START Source document

Sunday, July 5, 2009

an alternative for bored students/grads who can't find jobs

The New York Times had an article on Thursday about college students and recent grads who are finding that the work world is looking a bit different than they'd planned:
The well-paying summer jobs that in previous years seemed like a birthright have grown scarce, and pre-professional internships are disappearing as companies cut back across the board. Recession-strapped parents don’t always have the means or will to bankroll starter apartments or art tours of Tuscany.

So many college students and recent graduates are heading to where they least expected: back home, and facing an unfamiliar prospect: downtime, maybe too much of it. To a high-achieving generation whose schedules were once crammed with extracurricular activities meant to propel them into college, it feels like an empty summer — eerie, and a bit scary.

... Across the country, there are countless tales like that of Morgan Henderson, a student at the University of San Francisco, who, along with friends, planned a big road trip to Las Vegas this summer. With so few of the friends finding jobs, they downgraded plans to a road trip to Reno, then to no road trip at all. They’re spending time watching DVDs at one another’s houses.

Or Kathryn Estrada, a high school senior in Hialeah, Fla., who has no summer job after Circuit City, which employed her during the school year, went out of business. She is finding that even this early in the summer, attempts to while away the hours playing Scrabble and Cranium have grown stale. “We all just wish school would start so we would have something to do,” she said.
Um ... Has no one thought about volunteering? Instead of getting bored trying to pass the time with Scrabble and DVDs, you could help where it's needed (and for many nonprofits, it's needed now more than ever), plus give yourself something to put on your resume that's going to look a hell of a lot better than empty space.

I have to thank my mom here, who would never have let me sit around like this. Before my sister and I were old enough to have paying jobs, my mom required us to spend our summers volunteering -- and we did. I volunteered at the local library (where I enjoyed overhearing a parent tell her toddler son that he wasn't allowed to read Curious George books because he was a bad influence, something that amuses me to this day), at a vet clinic (where I discovered I was wrong about wanting to be a vet), and as a candy striper at a hospital (where I discovered I hated candy striping). I thought she was totally tyrannical and ridiculous to require this, especially since all my friends were spending their summers at the pool. But I have a work ethic now, something I definitely was not born with, plus I've continued to volunteer on-and-off ever since, and her being a hard-ass on this issue probably had something to do with that. If nothing else, it gave me a head start on understanding how the work world functioned, something most of my friends didn't get until a lot later.

(That said, for the record, I'm a big fan of lounging about unproductively when/if life allows you to, but (a) the people in this article are complaining about boredom, and (b) since they're facing a highly competitive job market, it wouldn't be a bad idea to do what they can to make themselves stronger candidates.)

END Source document
START Record extracts

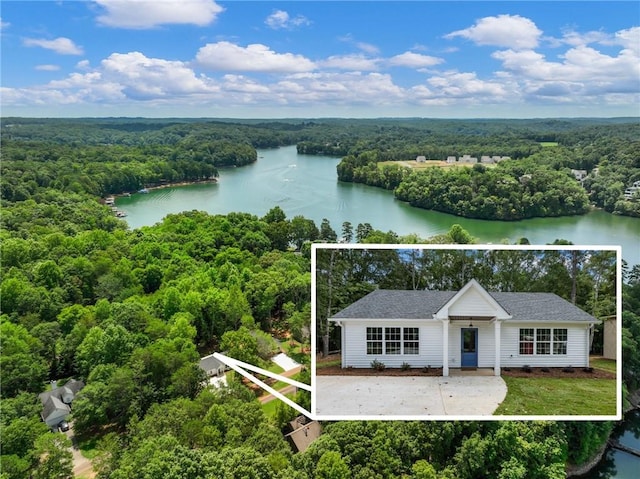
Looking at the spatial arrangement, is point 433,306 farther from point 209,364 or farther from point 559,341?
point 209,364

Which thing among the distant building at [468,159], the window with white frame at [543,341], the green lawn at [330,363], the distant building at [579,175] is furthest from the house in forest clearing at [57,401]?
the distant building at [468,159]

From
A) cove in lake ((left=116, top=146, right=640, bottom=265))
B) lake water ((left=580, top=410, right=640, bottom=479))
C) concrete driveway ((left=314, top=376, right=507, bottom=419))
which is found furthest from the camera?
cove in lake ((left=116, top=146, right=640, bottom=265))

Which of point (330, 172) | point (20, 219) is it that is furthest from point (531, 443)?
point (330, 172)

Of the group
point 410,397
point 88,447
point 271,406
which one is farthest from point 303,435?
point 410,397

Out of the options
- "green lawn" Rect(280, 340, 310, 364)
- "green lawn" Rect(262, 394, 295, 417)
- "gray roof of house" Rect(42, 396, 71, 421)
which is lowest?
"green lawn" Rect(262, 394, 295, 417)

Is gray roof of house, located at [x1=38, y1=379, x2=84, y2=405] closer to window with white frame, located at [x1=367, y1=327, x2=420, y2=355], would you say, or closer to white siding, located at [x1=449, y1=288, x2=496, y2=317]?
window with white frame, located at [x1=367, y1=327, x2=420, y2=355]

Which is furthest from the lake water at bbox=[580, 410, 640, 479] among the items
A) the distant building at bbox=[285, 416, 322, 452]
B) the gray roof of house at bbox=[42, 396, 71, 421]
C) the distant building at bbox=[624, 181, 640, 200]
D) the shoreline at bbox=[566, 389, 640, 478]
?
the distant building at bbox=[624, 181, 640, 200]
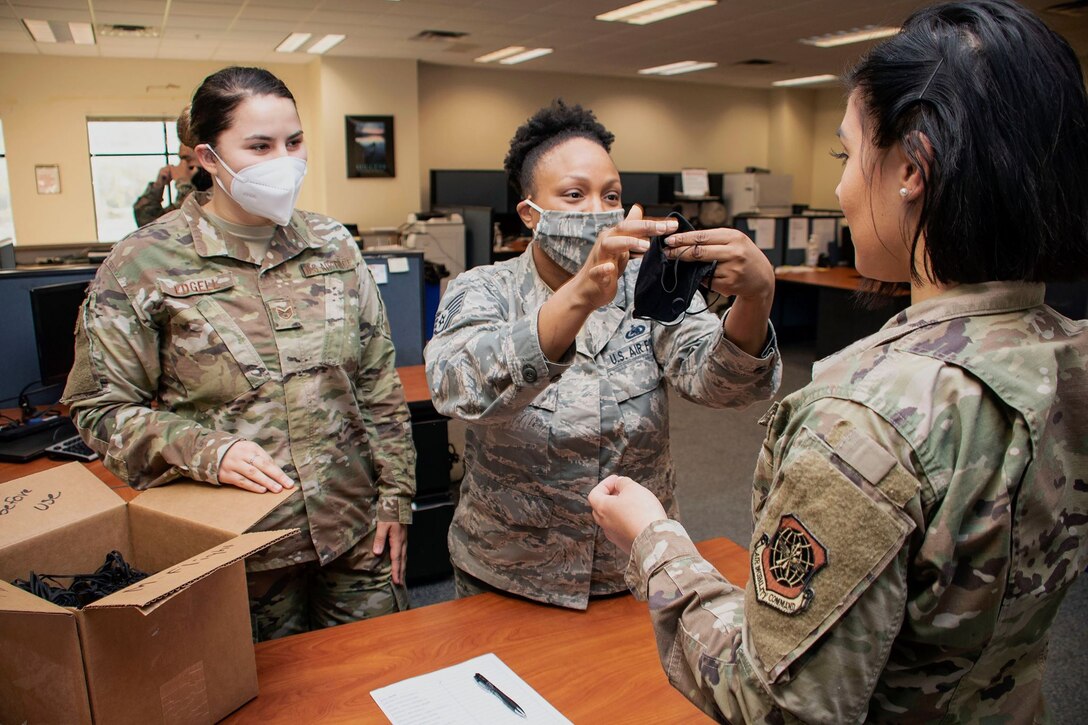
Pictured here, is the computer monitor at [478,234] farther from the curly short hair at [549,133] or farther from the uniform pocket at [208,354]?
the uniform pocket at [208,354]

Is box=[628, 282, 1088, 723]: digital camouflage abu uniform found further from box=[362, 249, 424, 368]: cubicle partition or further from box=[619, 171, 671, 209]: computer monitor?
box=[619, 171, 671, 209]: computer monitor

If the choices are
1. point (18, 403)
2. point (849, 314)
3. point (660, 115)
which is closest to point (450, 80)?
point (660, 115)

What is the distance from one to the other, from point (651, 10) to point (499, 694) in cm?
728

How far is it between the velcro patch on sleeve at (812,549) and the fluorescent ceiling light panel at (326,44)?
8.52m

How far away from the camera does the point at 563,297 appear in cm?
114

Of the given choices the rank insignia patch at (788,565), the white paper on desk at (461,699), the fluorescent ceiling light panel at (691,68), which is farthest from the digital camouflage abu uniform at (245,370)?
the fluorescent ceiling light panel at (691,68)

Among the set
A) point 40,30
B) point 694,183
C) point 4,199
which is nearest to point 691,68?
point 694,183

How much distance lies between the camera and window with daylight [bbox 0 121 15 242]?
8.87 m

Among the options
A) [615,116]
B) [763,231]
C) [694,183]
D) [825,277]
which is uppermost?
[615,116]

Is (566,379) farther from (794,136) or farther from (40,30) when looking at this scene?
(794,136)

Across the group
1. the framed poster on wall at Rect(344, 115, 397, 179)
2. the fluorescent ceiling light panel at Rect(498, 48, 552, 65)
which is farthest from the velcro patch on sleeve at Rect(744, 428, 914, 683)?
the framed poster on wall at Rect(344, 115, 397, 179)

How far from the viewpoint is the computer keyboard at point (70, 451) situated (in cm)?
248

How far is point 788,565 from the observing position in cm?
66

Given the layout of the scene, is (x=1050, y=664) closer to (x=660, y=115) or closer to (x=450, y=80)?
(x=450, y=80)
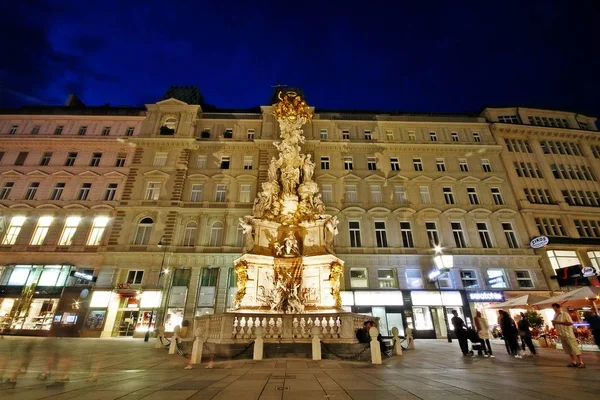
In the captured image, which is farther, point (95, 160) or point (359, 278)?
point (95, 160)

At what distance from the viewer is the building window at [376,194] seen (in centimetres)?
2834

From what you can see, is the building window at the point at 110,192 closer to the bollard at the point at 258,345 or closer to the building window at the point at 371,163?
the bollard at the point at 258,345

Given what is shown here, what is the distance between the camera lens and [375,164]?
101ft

END Record extracts

■ Prompt: Quote the blog post on bored students and grads word for word, starting with "Um ... Has no" and going on through "than empty space.". The items have nothing to do with the blog post.

■ Solved exercise:
Um ... Has no one thought about volunteering? Instead of getting bored trying to pass the time with Scrabble and DVDs, you could help where it's needed (and for many nonprofits, it's needed now more than ever), plus give yourself something to put on your resume that's going to look a hell of a lot better than empty space.